→ Excerpted records:
= = =
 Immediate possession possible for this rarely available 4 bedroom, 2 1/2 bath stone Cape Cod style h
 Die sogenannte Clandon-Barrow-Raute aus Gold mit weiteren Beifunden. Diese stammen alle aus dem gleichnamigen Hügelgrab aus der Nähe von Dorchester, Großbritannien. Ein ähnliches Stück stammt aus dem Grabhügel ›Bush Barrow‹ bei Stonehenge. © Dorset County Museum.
= = =
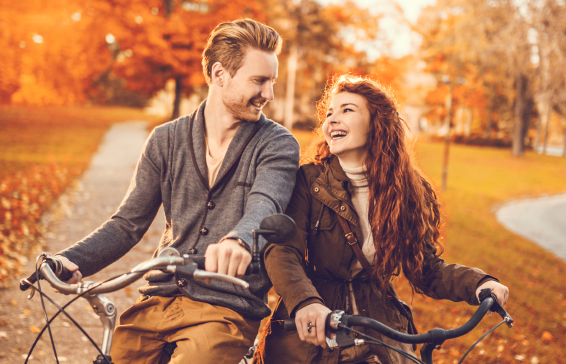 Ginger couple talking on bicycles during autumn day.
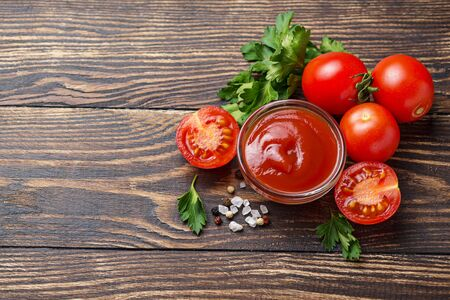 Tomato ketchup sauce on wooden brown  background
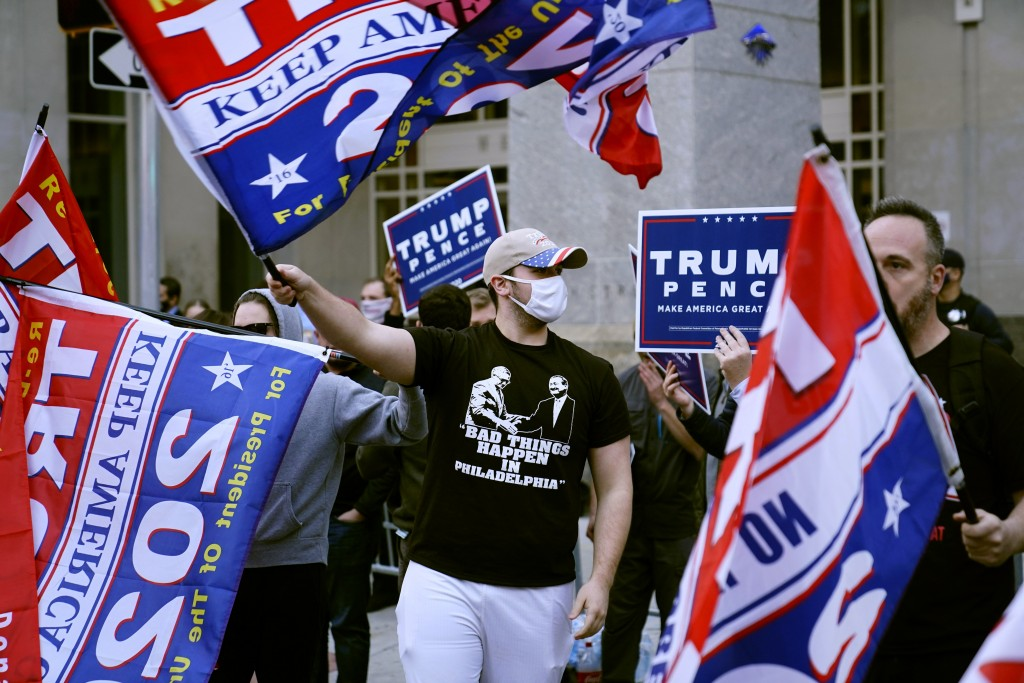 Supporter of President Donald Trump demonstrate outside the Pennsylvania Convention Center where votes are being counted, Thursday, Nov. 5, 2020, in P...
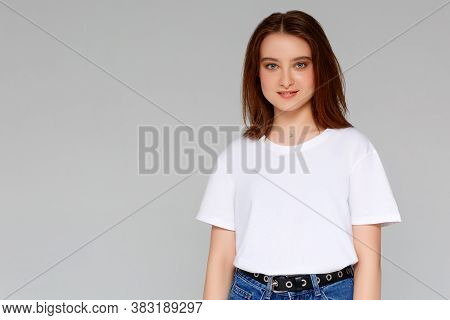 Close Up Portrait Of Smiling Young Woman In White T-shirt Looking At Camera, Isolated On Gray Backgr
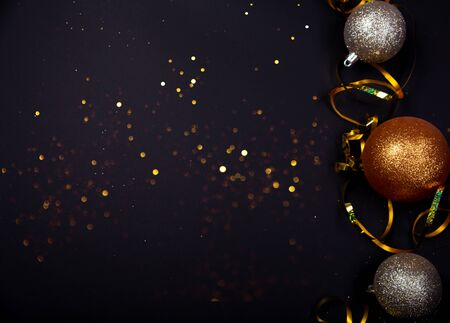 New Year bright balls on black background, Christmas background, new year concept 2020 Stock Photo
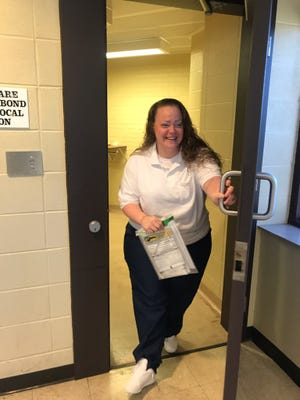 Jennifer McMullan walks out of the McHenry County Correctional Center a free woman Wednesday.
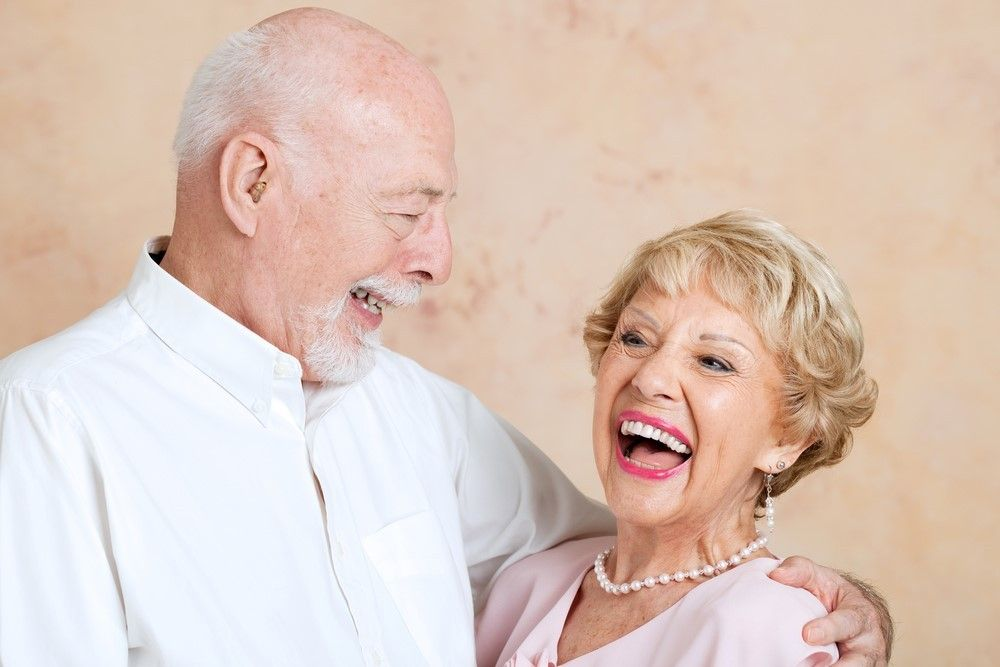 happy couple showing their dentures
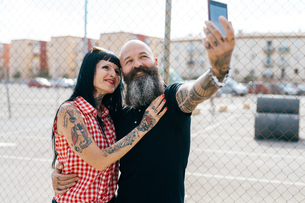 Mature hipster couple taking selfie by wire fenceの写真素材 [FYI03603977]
= = =
→ Problem:
Beginning at the line that has "Close Up Portrait" and ending at the line that has "Mature hipster couple", restate the listing above word for word, pictures left out.

→ Written answer:
 Close Up Portrait Of Smiling Young Woman In White T-shirt Looking At Camera, Isolated On Gray Backgr
 New Year bright balls on black background, Christmas background, new year concept 2020 Stock Photo
 Jennifer McMullan walks out of the McHenry County Correctional Center a free woman Wednesday.
 happy couple showing their dentures
 Mature hipster couple taking selfie by wire fenceの写真素材 [FYI03603977]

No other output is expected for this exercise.